**Extracted information**
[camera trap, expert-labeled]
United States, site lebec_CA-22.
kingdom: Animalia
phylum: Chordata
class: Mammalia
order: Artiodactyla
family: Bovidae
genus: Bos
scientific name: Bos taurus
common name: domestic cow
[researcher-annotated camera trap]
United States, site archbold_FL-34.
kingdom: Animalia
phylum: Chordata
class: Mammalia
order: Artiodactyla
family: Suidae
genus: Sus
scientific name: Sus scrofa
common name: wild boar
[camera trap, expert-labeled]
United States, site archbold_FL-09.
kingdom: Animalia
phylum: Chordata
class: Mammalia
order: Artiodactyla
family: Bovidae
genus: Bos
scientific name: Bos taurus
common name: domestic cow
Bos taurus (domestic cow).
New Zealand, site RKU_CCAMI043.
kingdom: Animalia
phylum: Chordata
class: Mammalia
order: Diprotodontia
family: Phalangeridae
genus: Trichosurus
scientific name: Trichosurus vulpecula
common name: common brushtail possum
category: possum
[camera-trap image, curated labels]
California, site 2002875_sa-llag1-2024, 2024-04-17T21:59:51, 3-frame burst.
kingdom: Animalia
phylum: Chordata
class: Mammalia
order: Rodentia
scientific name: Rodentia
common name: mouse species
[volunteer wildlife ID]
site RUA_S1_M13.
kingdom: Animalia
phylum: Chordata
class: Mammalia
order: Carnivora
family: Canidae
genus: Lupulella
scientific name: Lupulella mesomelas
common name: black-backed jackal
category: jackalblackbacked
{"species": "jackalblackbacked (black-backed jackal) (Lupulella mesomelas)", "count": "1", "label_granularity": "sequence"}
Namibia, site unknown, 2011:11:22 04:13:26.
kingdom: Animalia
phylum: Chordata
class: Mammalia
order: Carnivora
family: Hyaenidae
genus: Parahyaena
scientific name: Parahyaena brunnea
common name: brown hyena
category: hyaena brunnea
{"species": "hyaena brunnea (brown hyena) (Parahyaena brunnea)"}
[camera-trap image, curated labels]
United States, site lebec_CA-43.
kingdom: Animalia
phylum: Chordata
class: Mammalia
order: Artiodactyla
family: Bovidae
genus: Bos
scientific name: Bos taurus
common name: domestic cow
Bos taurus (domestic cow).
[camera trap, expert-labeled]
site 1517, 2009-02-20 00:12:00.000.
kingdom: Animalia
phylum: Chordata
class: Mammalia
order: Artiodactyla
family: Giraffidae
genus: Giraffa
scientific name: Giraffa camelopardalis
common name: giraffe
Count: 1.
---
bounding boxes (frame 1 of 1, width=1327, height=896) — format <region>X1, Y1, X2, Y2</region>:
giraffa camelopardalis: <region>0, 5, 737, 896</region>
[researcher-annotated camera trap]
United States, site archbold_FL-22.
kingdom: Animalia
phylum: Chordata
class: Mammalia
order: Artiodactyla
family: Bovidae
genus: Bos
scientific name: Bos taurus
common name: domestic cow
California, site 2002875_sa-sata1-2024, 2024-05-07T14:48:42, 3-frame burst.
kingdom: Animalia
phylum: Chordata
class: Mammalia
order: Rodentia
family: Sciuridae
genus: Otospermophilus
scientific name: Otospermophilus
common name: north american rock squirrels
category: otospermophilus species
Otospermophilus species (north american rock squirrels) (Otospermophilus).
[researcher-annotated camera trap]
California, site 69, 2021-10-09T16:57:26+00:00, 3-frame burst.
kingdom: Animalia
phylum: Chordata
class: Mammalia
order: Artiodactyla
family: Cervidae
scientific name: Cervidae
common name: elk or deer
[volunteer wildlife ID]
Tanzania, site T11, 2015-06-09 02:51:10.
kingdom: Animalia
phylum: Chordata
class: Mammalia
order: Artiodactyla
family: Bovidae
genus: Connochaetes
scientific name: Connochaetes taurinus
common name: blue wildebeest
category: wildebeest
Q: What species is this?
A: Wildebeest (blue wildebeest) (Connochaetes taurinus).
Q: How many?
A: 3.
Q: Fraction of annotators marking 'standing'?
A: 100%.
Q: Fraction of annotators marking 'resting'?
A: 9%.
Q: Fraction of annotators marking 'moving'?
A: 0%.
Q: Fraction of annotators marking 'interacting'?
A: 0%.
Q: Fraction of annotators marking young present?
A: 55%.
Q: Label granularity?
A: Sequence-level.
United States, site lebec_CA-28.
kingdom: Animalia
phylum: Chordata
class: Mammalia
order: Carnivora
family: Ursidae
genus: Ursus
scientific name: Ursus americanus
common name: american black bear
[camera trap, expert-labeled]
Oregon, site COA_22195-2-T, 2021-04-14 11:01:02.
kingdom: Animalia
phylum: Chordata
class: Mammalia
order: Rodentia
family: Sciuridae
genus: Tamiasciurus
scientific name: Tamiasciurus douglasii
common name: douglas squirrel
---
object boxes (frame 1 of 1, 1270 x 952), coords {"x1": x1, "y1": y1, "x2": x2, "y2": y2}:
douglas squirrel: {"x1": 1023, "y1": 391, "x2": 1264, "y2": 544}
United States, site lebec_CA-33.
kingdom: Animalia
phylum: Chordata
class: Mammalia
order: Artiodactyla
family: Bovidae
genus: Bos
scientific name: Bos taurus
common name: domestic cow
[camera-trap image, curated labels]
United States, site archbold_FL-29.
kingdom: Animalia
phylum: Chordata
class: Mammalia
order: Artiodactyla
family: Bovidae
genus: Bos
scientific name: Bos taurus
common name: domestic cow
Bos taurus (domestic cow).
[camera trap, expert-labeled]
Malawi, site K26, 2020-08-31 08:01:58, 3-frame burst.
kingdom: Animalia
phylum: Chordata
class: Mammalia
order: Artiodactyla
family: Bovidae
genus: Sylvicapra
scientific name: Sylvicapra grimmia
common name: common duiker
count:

**Problem to solve**
Every line above is to be transcribed exactly, with nothing dropped.

**Exercise answer**
[camera trap, expert-labeled]
United States, site lebec_CA-22.
kingdom: Animalia
phylum: Chordata
class: Mammalia
order: Artiodactyla
family: Bovidae
genus: Bos
scientific name: Bos taurus
common name: domestic cow
[researcher-annotated camera trap]
United States, site archbold_FL-34.
kingdom: Animalia
phylum: Chordata
class: Mammalia
order: Artiodactyla
family: Suidae
genus: Sus
scientific name: Sus scrofa
common name: wild boar
[camera trap, expert-labeled]
United States, site archbold_FL-09.
kingdom: Animalia
phylum: Chordata
class: Mammalia
order: Artiodactyla
family: Bovidae
genus: Bos
scientific name: Bos taurus
common name: domestic cow
Bos taurus (domestic cow).
New Zealand, site RKU_CCAMI043.
kingdom: Animalia
phylum: Chordata
class: Mammalia
order: Diprotodontia
family: Phalangeridae
genus: Trichosurus
scientific name: Trichosurus vulpecula
common name: common brushtail possum
category: possum
[camera-trap image, curated labels]
California, site 2002875_sa-llag1-2024, 2024-04-17T21:59:51, 3-frame burst.
kingdom: Animalia
phylum: Chordata
class: Mammalia
order: Rodentia
scientific name: Rodentia
common name: mouse species
[volunteer wildlife ID]
site RUA_S1_M13.
kingdom: Animalia
phylum: Chordata
class: Mammalia
order: Carnivora
family: Canidae
genus: Lupulella
scientific name: Lupulella mesomelas
common name: black-backed jackal
category: jackalblackbacked
{"species": "jackalblackbacked (black-backed jackal) (Lupulella mesomelas)", "count": "1", "label_granularity": "sequence"}
Namibia, site unknown, 2011:11:22 04:13:26.
kingdom: Animalia
phylum: Chordata
class: Mammalia
order: Carnivora
family: Hyaenidae
genus: Parahyaena
scientific name: Parahyaena brunnea
common name: brown hyena
category: hyaena brunnea
{"species": "hyaena brunnea (brown hyena) (Parahyaena brunnea)"}
[camera-trap image, curated labels]
United States, site lebec_CA-43.
kingdom: Animalia
phylum: Chordata
class: Mammalia
order: Artiodactyla
family: Bovidae
genus: Bos
scientific name: Bos taurus
common name: domestic cow
Bos taurus (domestic cow).
[camera trap, expert-labeled]
site 1517, 2009-02-20 00:12:00.000.
kingdom: Animalia
phylum: Chordata
class: Mammalia
order: Artiodactyla
family: Giraffidae
genus: Giraffa
scientific name: Giraffa camelopardalis
common name: giraffe
Count: 1.
---
bounding boxes (frame 1 of 1, width=1327, height=896) — format <region>X1, Y1, X2, Y2</region>:
giraffa camelopardalis: <region>0, 5, 737, 896</region>
[researcher-annotated camera trap]
United States, site archbold_FL-22.
kingdom: Animalia
phylum: Chordata
class: Mammalia
order: Artiodactyla
family: Bovidae
genus: Bos
scientific name: Bos taurus
common name: domestic cow
California, site 2002875_sa-sata1-2024, 2024-05-07T14:48:42, 3-frame burst.
kingdom: Animalia
phylum: Chordata
class: Mammalia
order: Rodentia
family: Sciuridae
genus: Otospermophilus
scientific name: Otospermophilus
common name: north american rock squirrels
category: otospermophilus species
Otospermophilus species (north american rock squirrels) (Otospermophilus).
[researcher-annotated camera trap]
California, site 69, 2021-10-09T16:57:26+00:00, 3-frame burst.
kingdom: Animalia
phylum: Chordata
class: Mammalia
order: Artiodactyla
family: Cervidae
scientific name: Cervidae
common name: elk or deer
[volunteer wildlife ID]
Tanzania, site T11, 2015-06-09 02:51:10.
kingdom: Animalia
phylum: Chordata
class: Mammalia
order: Artiodactyla
family: Bovidae
genus: Connochaetes
scientific name: Connochaetes taurinus
common name: blue wildebeest
category: wildebeest
Q: What species is this?
A: Wildebeest (blue wildebeest) (Connochaetes taurinus).
Q: How many?
A: 3.
Q: Fraction of annotators marking 'standing'?
A: 100%.
Q: Fraction of annotators marking 'resting'?
A: 9%.
Q: Fraction of annotators marking 'moving'?
A: 0%.
Q: Fraction of annotators marking 'interacting'?
A: 0%.
Q: Fraction of annotators marking young present?
A: 55%.
Q: Label granularity?
A: Sequence-level.
United States, site lebec_CA-28.
kingdom: Animalia
phylum: Chordata
class: Mammalia
order: Carnivora
family: Ursidae
genus: Ursus
scientific name: Ursus americanus
common name: american black bear
[camera trap, expert-labeled]
Oregon, site COA_22195-2-T, 2021-04-14 11:01:02.
kingdom: Animalia
phylum: Chordata
class: Mammalia
order: Rodentia
family: Sciuridae
genus: Tamiasciurus
scientific name: Tamiasciurus douglasii
common name: douglas squirrel
---
object boxes (frame 1 of 1, 1270 x 952), coords {"x1": x1, "y1": y1, "x2": x2, "y2": y2}:
douglas squirrel: {"x1": 1023, "y1": 391, "x2": 1264, "y2": 544}
United States, site lebec_CA-33.
kingdom: Animalia
phylum: Chordata
class: Mammalia
order: Artiodactyla
family: Bovidae
genus: Bos
scientific name: Bos taurus
common name: domestic cow
[camera-trap image, curated labels]
United States, site archbold_FL-29.
kingdom: Animalia
phylum: Chordata
class: Mammalia
order: Artiodactyla
family: Bovidae
genus: Bos
scientific name: Bos taurus
common name: domestic cow
Bos taurus (domestic cow).
[camera trap, expert-labeled]
Malawi, site K26, 2020-08-31 08:01:58, 3-frame burst.
kingdom: Animalia
phylum: Chordata
class: Mammalia
order: Artiodactyla
family: Bovidae
genus: Sylvicapra
scientific name: Sylvicapra grimmia
common name: common duiker
count:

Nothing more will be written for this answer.